EXTRAIT DU DOCUMENT
^^^^

10. Il ressort des pièces du dossier que M. A... a été entendu préalablement à l'édiction de la mesure contestée, comme en témoigne le procès-verbal d'audition du 19 novembre 2019, lequel a été signé par l'intéressé et par son interprète. A cette occasion, l'intimé a pu faire valoir ses observations concernant notamment sa situation administrative et personnelle et son parcours migratoire. Il a été informé de l'éventualité d'une mesure d'éloignement à son encontre et a pu présenter ses observations sur ce point. Il ne ressort pas des pièces du dossier que la brièveté de l'audition ait empêché l'intéressé de s'exprimer sur les aspects pertinents de sa situation. Il ne ressort pas davantage des pièces du dossier que M. A... disposait d'informations tenant à sa situation qu'il aurait été empêché de porter à la connaissance de l'administration avant que ne soit prise la mesure qu'il conteste et qui, si elles avaient pu être communiquées à temps, auraient été de nature à faire obstacle à l'édiction de cette décision. Dans ces conditions, le moyen tiré de la méconnaissance du droit d'être entendu doit être écarté.

11. Il ne résulte ni de la motivation de l'arrêté en litige, ni d'aucune autre pièce du dossier, que le préfet du Pas-de-Calais n'aurait pas procédé à un examen particulier de la situation de M. A... avant de prendre la décision contestée. Dès lors, le moyen tiré du défaut d'examen de la situation particulière de l'intéressé doit être écarté.

12. M. A... est célibataire et sans enfant à charge. Selon ses écritures, il était en France depuis une semaine à la date de l'arrêté attaqué. Il ne justifie d'aucune attache familiale en France, ni d'aucune insertion sociale ou professionnelle. Dans ses conditions, le moyen tiré de l'erreur manifeste d'appréciation qu'aurait commise le préfet quant aux conséquences de sa décision sur la situation personnelle de l'intéressé doit être écarté.

13. Il résulte de ce qui précède que M. A... n'est pas fondé à soutenir que la décision lui faisant obligation de quitter le territoire français est entachée d'illégalité.

Sur les moyens propres à la décision fixant le pays de destination :

14. Compte tenu de ce qui a été dit ci-dessus, le moyen tiré, par voie d'exception, de l'illégalité de la décision portant obligation de quitter le territoire français doit être écarté.

15. Les motivations en fait de la décision fixant le pays de destination et de la décision portant obligation de quitter le territoire français ne se confondent pas nécessairement. En revanche, la motivation en droit de ces deux décisions est identique et résulte des termes mêmes de l'article L. 511-1 du code de l'entrée et du séjour des étrangers et du droit d'asile. L'arrêté attaqué précise la nationalité de M. A... et énonce que l'intéressé n'établit pas être exposé à des peines ou traitements contraires à la convention européenne de sauvegarde des droits de l'homme et des libertés fondamentales en cas de retour dans son pays d'origine. Ainsi, le moyen tiré de l'insuffisante motivation de la décision contestée fixant le pays de destination de l'éloignement manque en fait.

^^^^

DONNÉES FOURNIES
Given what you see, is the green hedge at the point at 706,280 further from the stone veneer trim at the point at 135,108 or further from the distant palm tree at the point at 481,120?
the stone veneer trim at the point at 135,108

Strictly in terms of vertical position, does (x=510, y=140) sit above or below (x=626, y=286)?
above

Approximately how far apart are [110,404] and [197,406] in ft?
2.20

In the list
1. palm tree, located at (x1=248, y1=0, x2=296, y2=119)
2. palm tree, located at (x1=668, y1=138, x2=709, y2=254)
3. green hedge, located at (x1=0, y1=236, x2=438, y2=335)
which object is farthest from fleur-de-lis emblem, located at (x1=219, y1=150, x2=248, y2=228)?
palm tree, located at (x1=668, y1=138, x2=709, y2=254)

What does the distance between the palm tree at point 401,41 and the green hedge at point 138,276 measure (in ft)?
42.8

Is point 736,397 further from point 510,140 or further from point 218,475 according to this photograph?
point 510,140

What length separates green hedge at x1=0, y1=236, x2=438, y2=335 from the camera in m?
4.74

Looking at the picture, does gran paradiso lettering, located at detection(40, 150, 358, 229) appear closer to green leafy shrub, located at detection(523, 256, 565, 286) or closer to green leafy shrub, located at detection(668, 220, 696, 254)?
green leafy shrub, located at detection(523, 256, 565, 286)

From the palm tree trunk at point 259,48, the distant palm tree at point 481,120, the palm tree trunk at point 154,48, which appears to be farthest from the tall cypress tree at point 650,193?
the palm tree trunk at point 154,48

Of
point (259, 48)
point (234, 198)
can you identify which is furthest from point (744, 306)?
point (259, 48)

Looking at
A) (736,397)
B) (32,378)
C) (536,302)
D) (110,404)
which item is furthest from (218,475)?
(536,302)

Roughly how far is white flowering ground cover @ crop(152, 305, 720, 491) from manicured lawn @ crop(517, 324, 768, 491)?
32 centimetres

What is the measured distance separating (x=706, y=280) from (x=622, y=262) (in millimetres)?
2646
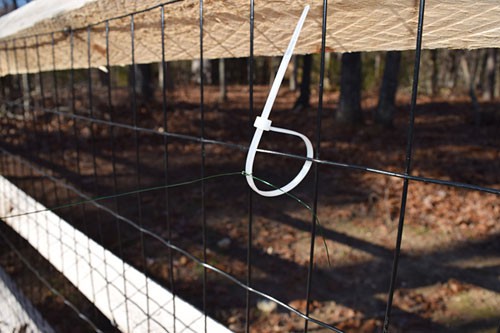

^^^^

TRAVAIL DEMANDÉ
[a] Quels sont tous les moyens dont l'extrait de décision indique qu'ils « doivent être écartés » ?
[b] D'après l'extrait de décision, depuis combien de temps M. A... était-il en France à la date de l'arrêté attaqué ?
[c] Poursuivez l'extrait de décision juste après son dernier paragraphe.

CORRIGÉ
[a]
- Le moyen tiré de la méconnaissance du droit d'être entendu
- Le moyen tiré du défaut d'examen de la situation particulière de l'intéressé
- Le moyen tiré de l'erreur manifeste d'appréciation qu'aurait commise le préfet quant aux conséquences de sa décision sur la situation personnelle de l'intéressé
- Le moyen tiré, par voie d'exception, de l'illégalité de la décision portant obligation de quitter le territoire français

[b] Depuis une semaine, selon ses écritures.

[c]
16. M. A... affirme que sa vie serait en danger en cas de retour en Albanie en raison d'une vendetta dont il serait victime. Cependant, il se borne à faire état de la situation générale en Albanie et ne produit aucun élément probant de nature à appuyer ses déclarations ou à étayer le caractère réel et actuel des mauvais traitements auxquels il serait susceptible d'être personnellement exposé en cas de retour dans son pays d'origine. Par suite, le préfet n'a pas méconnu les dispositions de l'article L. 513-2 du code de l'entrée et du séjour des étrangers et du droit d'asile ni les stipulations de l'article 3 de la convention européenne de sauvegarde des droits de l'homme et des libertés fondamentales.

17. Il résulte de ce qui précède que M. A... n'est pas fondé à soutenir que la décision fixant le pays de destination est entachée d'illégalité.

Sur les moyens propres à la décision refusant un délai de départ volontaire :

18. Compte tenu de ce qui a été dit ci-dessus, le moyen tiré, par voie d'exception, de l'illégalité de la décision portant obligation de quitter le territoire français doit être écarté.

19. L'arrêté attaqué vise le II de l'article L. 511-1 du code de l'entrée et du séjour des étrangers et du droit d'asile et précise que M. A... ne justifie pas résider régulièrement sur le territoire, n'a pas sollicité de titre de séjour et n'a pas déclaré le lieu de sa résidence effective et permanente. Par suite, le moyen tiré de l'insuffisance de motivation doit être écarté.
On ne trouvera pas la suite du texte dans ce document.